Expert: Cybersecurity incentives, not mandates, needed

01.05.2009
The U.S. Congress should look to provide incentives for private businesses to adopt stronger cybersecurity practices instead of creating new mandates, one information security expert told a congressional subcommittee Friday.

Eighty percent to 90 percent of cybersecurity problems can be fixed if businesses follow established best practices, and the government can help by offering incentives such as small-business loans, insurance and awards programs, said Larry Clinton, president and CEO of the Internet Security Alliance, a security advocacy group.

In recent weeks some lawmakers and cybersecurity experts have called for new cybersecurity regulations, but regulations would be static in a quickly changing field and could put U.S. industry at a competitive disadvantage, Clinton said. In addition, U.S. regulations would reach only to the nation's borders, he added.

"This is an international problem," Clinton said during a hearing before the House Energy and Commerce Committee's Subcommittee on Communications, Technology and the Internet. "We need a better system -- a 21st-century system."

Under the administration of former U.S. President George W. Bush, the government took a largely hands-off approach and waited for private market incentives that never materialized, Clinton said.

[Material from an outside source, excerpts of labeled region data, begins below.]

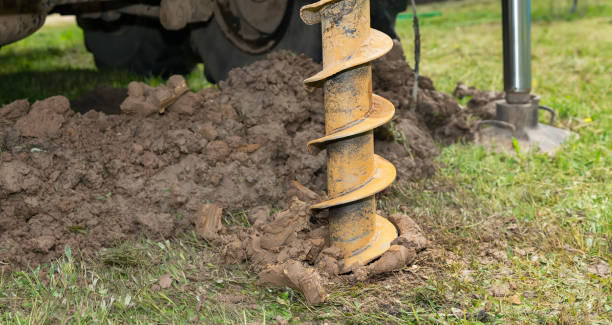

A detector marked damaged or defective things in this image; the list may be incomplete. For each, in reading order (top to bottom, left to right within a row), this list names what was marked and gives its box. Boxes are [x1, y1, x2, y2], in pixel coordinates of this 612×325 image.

rusty auger tip [300, 0, 396, 270]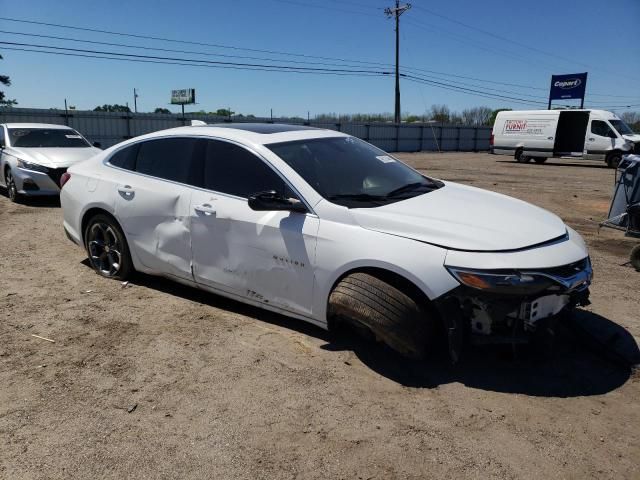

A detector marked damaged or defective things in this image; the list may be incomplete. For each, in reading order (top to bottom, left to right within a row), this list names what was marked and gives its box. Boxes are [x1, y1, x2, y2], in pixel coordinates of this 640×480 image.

damaged white car [0, 124, 101, 202]
dented door panel [114, 173, 192, 280]
dented door panel [190, 191, 320, 318]
damaged white car [60, 124, 592, 360]
front bumper damage [432, 256, 592, 362]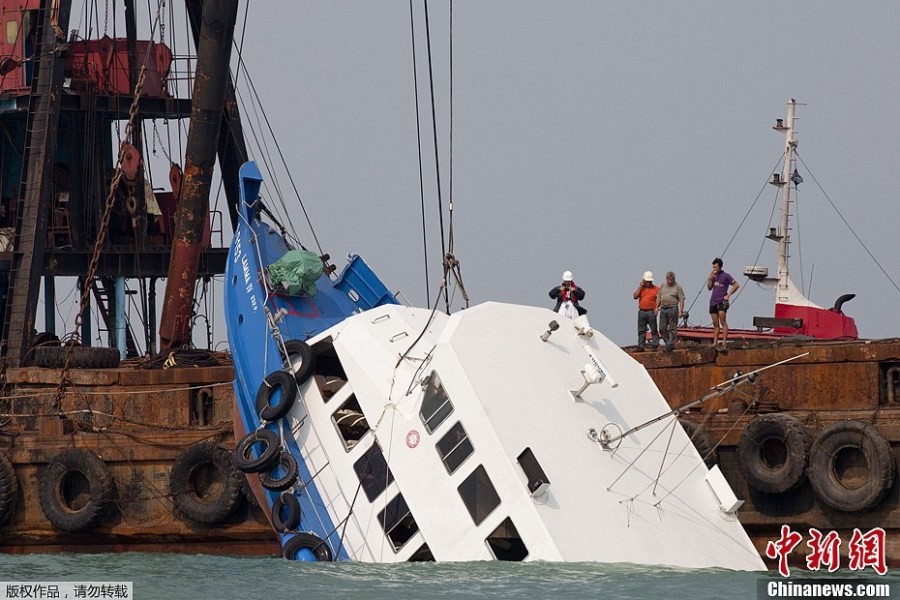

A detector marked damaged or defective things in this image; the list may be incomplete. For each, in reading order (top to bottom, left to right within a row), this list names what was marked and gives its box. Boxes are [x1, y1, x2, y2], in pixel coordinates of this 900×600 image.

rusty barge [0, 0, 274, 552]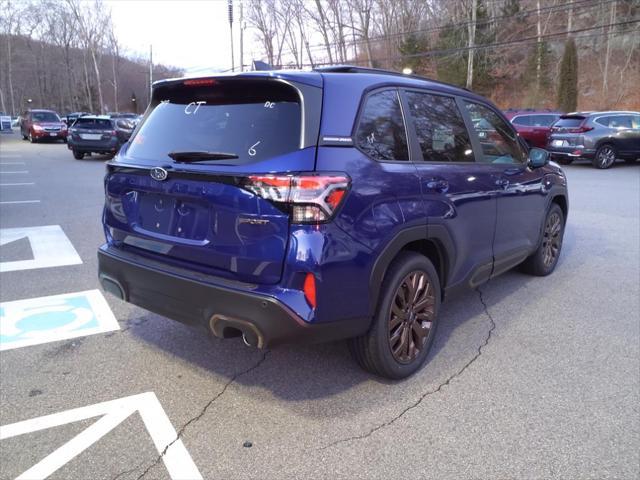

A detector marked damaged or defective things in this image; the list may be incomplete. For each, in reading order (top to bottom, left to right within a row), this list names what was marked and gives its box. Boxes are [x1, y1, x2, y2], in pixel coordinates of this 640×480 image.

Instead, government must to provide incentives for cybersecurity, including liability protections and procurement awards, he said.

"What we're trying to do here is change the economics of cybersecurity by constructing a market that makes private organizations want to continually invest in cybersecurity in their own economic self-interest," Clinton said. "Only then can we create the sort of sustainable and evolving system of cybersecurity we need."